Plastic-looking characters that do not fully blend with their surroundings can be a distraction rather than an enhancement in virtual environments. Convincing virtual characters are needed in training, educations and entertainment. The Light Stage systems and development at ICT are also examples of the collaboration between academia, the Army and entertainment industry that was imagined when ICT was established in 1999.
Virtual characters — digitally generated humans that speak, move and think — are a core component of ICT’s training and educations systems.
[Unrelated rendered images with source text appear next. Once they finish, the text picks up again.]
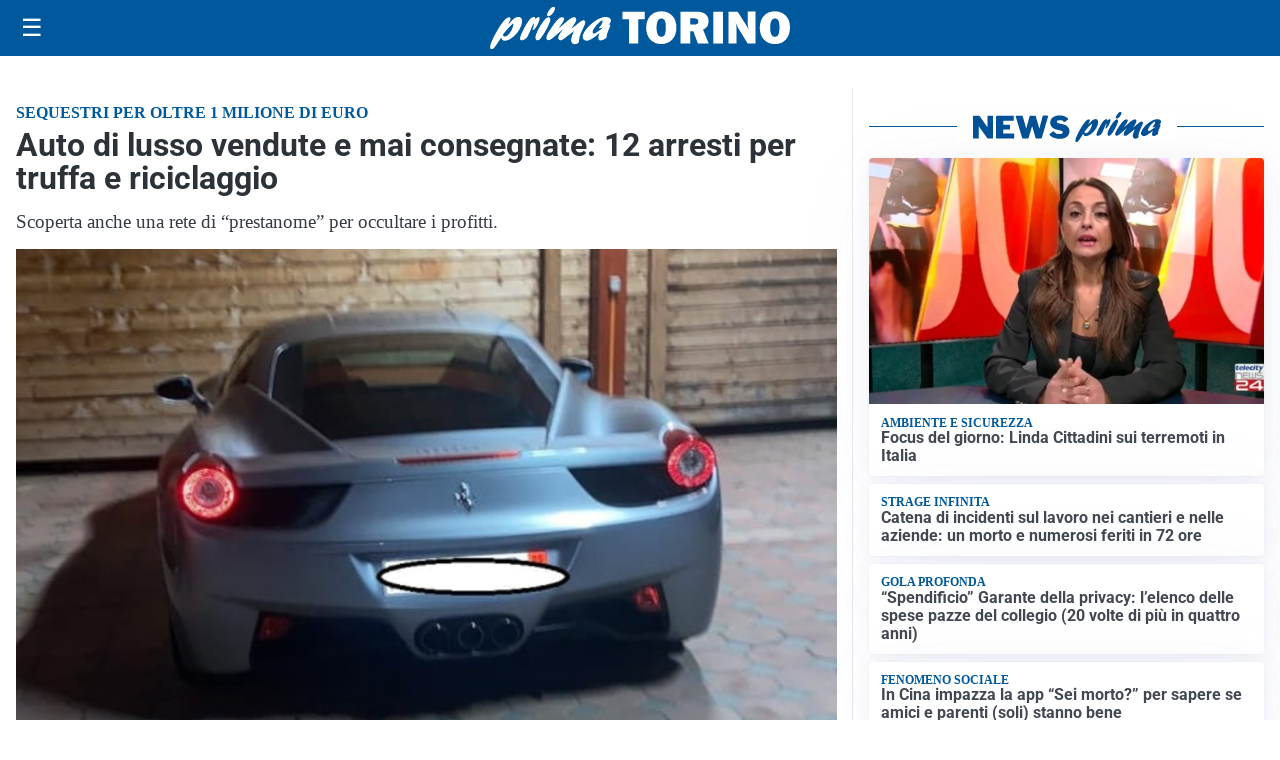

--- FILE ---
content_type: text/html; charset=utf8
request_url: https://primatorino.it/media/my-theme/widgets/list-posts/sidebar-video-piu-visti.html?ts=29478446
body_size: 688
content:
<div class="widget-title"><span>Video più visti</span></div>
<div class="widget-sidebar-featured-poi-lista">
            
                    <article class="featured">
                <a href="https://primatorino.it/cronaca/arrestato-49enne-era-il-quinto-complice-di-una-spedizione-punitiva-ai-danni-di-un-adolescente/">
                                            <figure><img width="480" height="300" src="https://primatorino.it/media/2026/01/Schermata-2026-01-16-alle-09.50.25-480x300.png" class="attachment-thumbnail size-thumbnail wp-post-image" alt="Arrestato 49enne: era il quinto complice di una spedizione punitiva ai danni di un adolescente" loading="lazy" sizes="(max-width: 480px) 480px, (max-width: 1024px) 640px, 1280px" decoding="async" /></figure>
                                        <div class="post-meta">
                                                    <span class="lancio">cronaca</span>
                                                <h3>Arrestato 49enne: era il quinto complice di una spedizione punitiva ai danni di un adolescente</h3>
                    </div>
                </a>
            </article>
                    
                    <article class="compact">
                <a href="https://primatorino.it/sanita/medici-e-medicina-la-neurochirurgia-apre-il-viaggio-nella-scienza-raccontata-in-tv/">
                    <div class="post-meta">
                                                    <span class="lancio">televisione</span>
                                                <h3>“Medici e Medicina”: la neurochirurgia apre il viaggio nella scienza raccontata in Tv</h3>
                    </div>
                </a>
            </article>
                    
                    <article class="compact">
                <a href="https://primatorino.it/cronaca/scontri-e-violenze-in-piazza-8-giovani-colpiti-dalloperazione-riot/">
                    <div class="post-meta">
                                                    <span class="lancio">PIEMONTE</span>
                                                <h3>Scontri e violenze in piazza: 8 giovani colpiti dall’operazione “Riot”</h3>
                    </div>
                </a>
            </article>
            </div>

<div class="widget-footer"><a role="button" href="/multimedia/video/" class="outline widget-more-button">Altri video</a></div>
Making these characters look realistic, as well as lighting them convincingly, is a central goal of ICT’s Vision and Graphics Laboratory, beginning with the Light Stage 2 and continuing through today with the latest Light Stage X (2011).
The Light Stages have been used to help create ever-more realistic virtual characters for ICT training and educations projects and by studios such as Sony Pictures Imageworks, WETA Digital and Digital Domain to create photoreal digital actors as part of the Academy Award-winning visual effects in Spider-Man 2, King Kong, The Curious Case of Benjamin Button and Avatar, as well as other Hollywood blockbusters.
In 2008, Light Stage V was used for the Digital Emily Projects, a collaboration with a digital animation company, Image Metrics, which produced one of the first digital facial performances to cross the “Uncanny Valley,” meaning it created a completely convincing virtual character.
In 2010 Paul Debevec, ICT’s Associate Director for Graphics Research and the co-developer of the Light Stage systems, received an Academy of Motion Picture Arts and Sciences Scientific and Engineering Award (Academy Award) for the design and engineering of his Light Stage technologies. The award recognized more than ten years of research, development and application of technologies designed to help achieve the goal of photoreal digital actors who can appear in any lighting condition. It was presented to Debevec and his colleagues, Tim Hawkins of LightStage LLC, John Monos of Sony Pictures Imageworks, and Mark Sagar of WETA Digital, who co-developed the system with him.